• Spatial question entries:
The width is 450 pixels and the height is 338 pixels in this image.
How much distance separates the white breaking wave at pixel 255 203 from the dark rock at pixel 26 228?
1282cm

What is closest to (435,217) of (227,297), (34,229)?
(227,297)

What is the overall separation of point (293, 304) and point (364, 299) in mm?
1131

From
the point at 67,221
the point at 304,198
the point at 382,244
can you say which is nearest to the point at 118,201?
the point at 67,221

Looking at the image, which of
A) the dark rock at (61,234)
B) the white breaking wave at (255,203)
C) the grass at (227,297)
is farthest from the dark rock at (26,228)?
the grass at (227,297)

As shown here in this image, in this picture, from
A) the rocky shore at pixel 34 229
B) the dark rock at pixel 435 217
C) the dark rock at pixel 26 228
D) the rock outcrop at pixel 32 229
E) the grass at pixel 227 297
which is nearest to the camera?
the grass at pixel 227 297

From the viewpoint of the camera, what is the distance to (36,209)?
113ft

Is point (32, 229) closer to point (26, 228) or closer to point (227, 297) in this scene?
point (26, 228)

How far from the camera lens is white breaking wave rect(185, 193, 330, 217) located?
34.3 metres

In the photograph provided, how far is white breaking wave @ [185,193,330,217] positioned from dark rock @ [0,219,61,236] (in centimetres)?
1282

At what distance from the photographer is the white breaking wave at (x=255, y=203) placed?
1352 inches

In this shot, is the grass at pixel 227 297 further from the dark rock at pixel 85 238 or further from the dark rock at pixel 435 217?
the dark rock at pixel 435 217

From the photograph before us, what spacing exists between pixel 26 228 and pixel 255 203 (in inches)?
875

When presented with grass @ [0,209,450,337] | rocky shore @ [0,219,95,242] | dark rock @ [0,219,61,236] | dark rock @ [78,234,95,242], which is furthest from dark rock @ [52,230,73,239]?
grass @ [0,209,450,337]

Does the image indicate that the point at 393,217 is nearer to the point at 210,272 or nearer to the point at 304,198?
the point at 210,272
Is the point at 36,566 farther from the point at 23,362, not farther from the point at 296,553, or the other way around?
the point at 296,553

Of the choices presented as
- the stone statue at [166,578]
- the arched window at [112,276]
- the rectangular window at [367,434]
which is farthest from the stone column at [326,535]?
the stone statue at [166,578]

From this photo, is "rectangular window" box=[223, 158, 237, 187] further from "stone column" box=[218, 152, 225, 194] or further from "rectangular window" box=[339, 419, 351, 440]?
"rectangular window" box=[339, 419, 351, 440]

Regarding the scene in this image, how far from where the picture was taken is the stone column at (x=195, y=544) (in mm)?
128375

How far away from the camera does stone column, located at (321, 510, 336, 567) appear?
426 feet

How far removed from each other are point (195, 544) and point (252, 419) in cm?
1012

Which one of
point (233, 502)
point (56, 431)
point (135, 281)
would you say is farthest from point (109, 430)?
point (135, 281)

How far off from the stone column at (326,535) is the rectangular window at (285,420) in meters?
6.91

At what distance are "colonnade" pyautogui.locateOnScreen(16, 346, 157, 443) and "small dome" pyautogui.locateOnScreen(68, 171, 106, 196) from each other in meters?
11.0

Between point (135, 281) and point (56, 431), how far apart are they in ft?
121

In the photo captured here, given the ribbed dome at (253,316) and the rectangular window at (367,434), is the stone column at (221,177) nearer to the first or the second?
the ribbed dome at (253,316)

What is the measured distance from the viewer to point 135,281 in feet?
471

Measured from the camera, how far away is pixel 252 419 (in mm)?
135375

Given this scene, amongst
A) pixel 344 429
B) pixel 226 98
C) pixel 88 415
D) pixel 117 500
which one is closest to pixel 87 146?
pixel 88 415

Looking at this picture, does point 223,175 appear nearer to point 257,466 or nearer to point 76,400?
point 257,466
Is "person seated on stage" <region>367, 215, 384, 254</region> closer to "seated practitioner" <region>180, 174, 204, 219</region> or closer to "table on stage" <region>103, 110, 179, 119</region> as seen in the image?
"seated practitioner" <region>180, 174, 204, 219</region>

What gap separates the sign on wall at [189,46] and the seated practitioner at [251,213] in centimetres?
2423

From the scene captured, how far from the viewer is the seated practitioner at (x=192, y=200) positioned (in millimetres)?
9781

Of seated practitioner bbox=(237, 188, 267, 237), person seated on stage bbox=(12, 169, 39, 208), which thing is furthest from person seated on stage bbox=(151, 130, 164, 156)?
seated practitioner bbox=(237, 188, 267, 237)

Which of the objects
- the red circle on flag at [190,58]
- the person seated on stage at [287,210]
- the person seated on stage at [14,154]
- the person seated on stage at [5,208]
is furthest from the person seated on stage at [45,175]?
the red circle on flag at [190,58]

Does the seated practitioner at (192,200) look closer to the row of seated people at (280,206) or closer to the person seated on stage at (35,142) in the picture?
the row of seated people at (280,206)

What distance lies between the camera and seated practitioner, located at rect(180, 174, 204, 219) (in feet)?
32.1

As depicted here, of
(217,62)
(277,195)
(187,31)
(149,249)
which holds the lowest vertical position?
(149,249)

• Short problem: Express the data as a JSON list of strings, starting at the line containing "What distance lies" and running through the end of the data, one string per line and no blank lines.

• Output of the exercise:
[
  "What distance lies between the camera and seated practitioner, located at rect(180, 174, 204, 219) (in feet)?",
  "32.1",
  "As depicted here, of",
  "(217,62)",
  "(277,195)",
  "(187,31)",
  "(149,249)",
  "which holds the lowest vertical position?",
  "(149,249)"
]